GIVEN EXERCISE 1:
Reproduce verbatim the passage of the DocumentToStructure class documentation from "static String CHARACTER" up to and including "(html, xml, txt).".

EXCERPT TO READ:
□ □ □

Class DocumentToStructure


  • @PublicAPI
    public class DocumentToStructure
    extends Object
    A convenience class for dealing with String-based documents, such as TXT, HTML, or XML files. Also contains a number of property keys which can typically be extracted from documents and made available on the resulting molecules.

    See the constructors of MolImporter for more general and common document to structure operations.

    Since:
    5.9
    • Field Summary

      Fields 
      Modifier and Type Field Description
      static String BYTE
      For internal usage only.
      static String CHARACTER
      Molecule property key on results: key of the molecule property which contains the starting character offset since the beginning of the document, for text formats (html, xml, txt).
      static String CONFIDENCE
      Molecule property key on results: the confidence that the structure is correct.
      static String CONTEXT
      Molecule property key on results: the context of the structure recognized in the text.
      static String CONTEXT_INDEX
      Molecule property key on results: index of the hit inside the context.
      static String DOC_AUTHOR
      Molecule property key on results: name of the principal author(s) of a document.
      static String DOC_CREATION_DATE
      Molecule property key on results: the date on which the document was created.
      static String DOC_LAST_AUTHOR
      Molecule property key on results: name of the last (most recent) author of a document.
      static String DOC_PATENT_ASSIGNEES
      Molecule property key on results: the assignees of the patent, separated by newline characters.
      static String DOC_PATENT_ID
      Molecule property key on results: the patent identifier.
      static String DOC_PATENT_INVENTORS
      Molecule property key on results: the inventors of the patent, separated by newline characters.

□ □ □

TASK INPUTS:
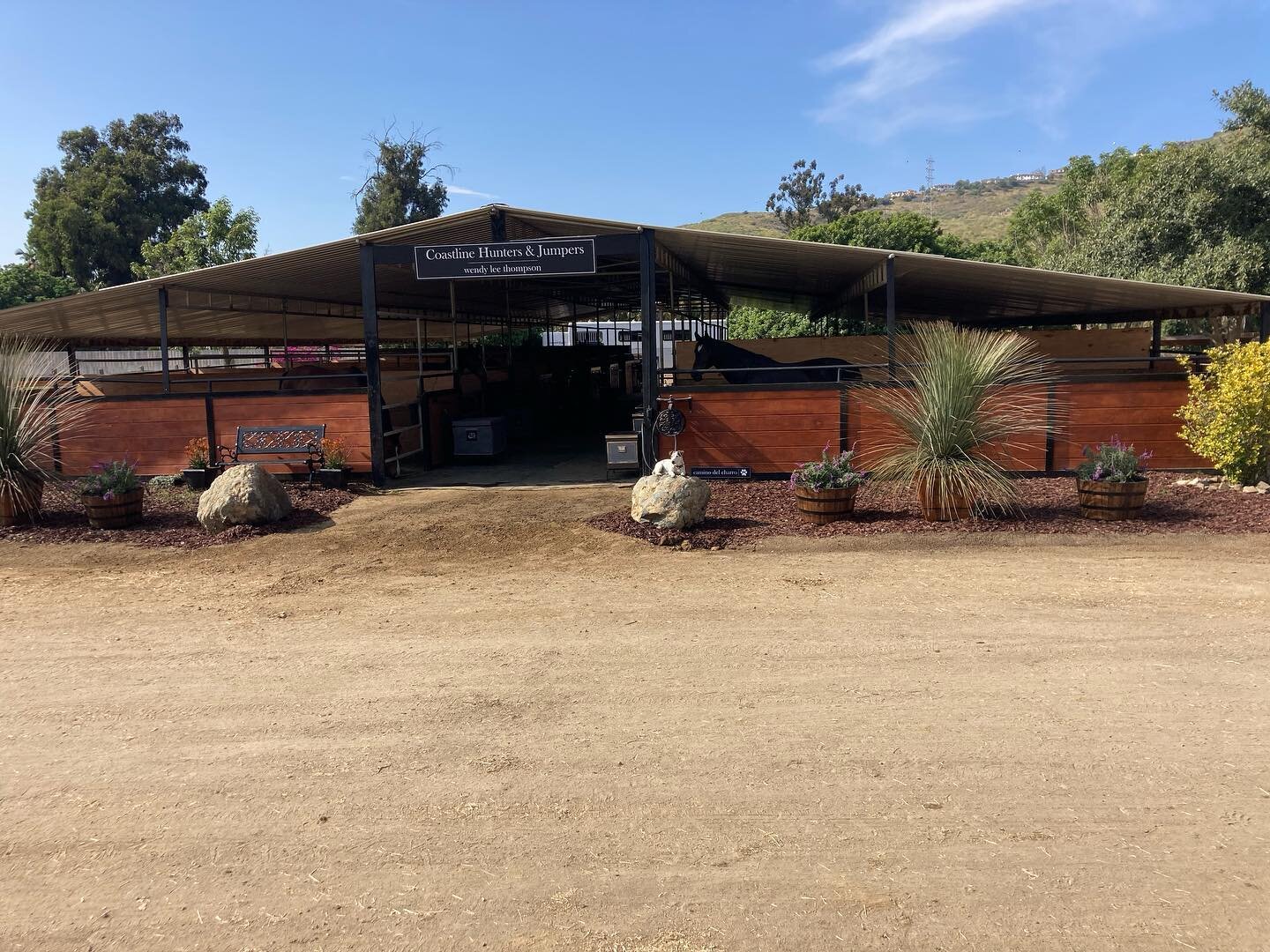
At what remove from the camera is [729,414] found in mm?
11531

□ □ □

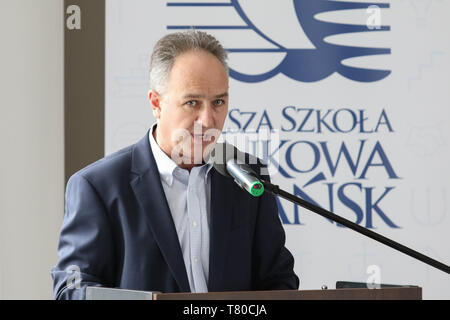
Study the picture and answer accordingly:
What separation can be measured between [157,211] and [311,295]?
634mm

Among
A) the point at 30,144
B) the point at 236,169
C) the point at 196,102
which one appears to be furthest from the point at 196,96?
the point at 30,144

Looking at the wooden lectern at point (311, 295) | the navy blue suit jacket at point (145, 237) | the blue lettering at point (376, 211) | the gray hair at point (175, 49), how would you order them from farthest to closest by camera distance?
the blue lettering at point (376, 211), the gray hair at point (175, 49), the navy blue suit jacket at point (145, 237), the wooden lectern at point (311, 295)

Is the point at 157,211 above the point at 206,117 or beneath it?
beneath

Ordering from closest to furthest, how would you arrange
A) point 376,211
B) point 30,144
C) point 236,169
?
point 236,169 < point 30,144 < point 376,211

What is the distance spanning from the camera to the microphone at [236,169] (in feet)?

□ □ □

GIVEN EXERCISE 2:
Identify every line of the records that contains the word "closest", and copy each such line in full.

EXERCISE OUTPUT 1:
static String CHARACTER
      Molecule property key on results: key of the molecule property which contains the starting character offset since the beginning of the document, for text formats (html, xml, txt).

EXERCISE OUTPUT 2:
Looking at the wooden lectern at point (311, 295) | the navy blue suit jacket at point (145, 237) | the blue lettering at point (376, 211) | the gray hair at point (175, 49), how would you order them from farthest to closest by camera distance?
Ordering from closest to furthest, how would you arrange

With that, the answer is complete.